Exercise description — Look below for the line containing "scientific name: Papio cynocephalus" and the line containing "scientific name: Didelphis"; repeat exactly those two lines and all lines between them, and nothing else.

Data extracted from a collection:
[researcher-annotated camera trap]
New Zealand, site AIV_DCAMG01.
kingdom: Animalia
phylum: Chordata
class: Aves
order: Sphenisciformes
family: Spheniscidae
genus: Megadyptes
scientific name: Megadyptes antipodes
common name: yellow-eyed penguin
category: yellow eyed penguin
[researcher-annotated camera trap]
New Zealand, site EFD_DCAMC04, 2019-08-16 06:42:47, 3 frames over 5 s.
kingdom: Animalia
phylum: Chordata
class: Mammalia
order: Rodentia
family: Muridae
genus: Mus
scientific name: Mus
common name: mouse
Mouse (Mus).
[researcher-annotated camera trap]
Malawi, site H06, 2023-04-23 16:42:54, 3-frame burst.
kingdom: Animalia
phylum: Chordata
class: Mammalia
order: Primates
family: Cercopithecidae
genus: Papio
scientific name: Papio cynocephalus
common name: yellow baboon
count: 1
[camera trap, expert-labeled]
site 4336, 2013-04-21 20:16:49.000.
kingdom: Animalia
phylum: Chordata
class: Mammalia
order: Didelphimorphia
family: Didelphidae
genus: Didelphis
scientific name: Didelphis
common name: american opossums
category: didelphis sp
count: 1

Written reply —
scientific name: Papio cynocephalus
common name: yellow baboon
count: 1
[camera trap, expert-labeled]
site 4336, 2013-04-21 20:16:49.000.
kingdom: Animalia
phylum: Chordata
class: Mammalia
order: Didelphimorphia
family: Didelphidae
genus: Didelphis
scientific name: Didelphis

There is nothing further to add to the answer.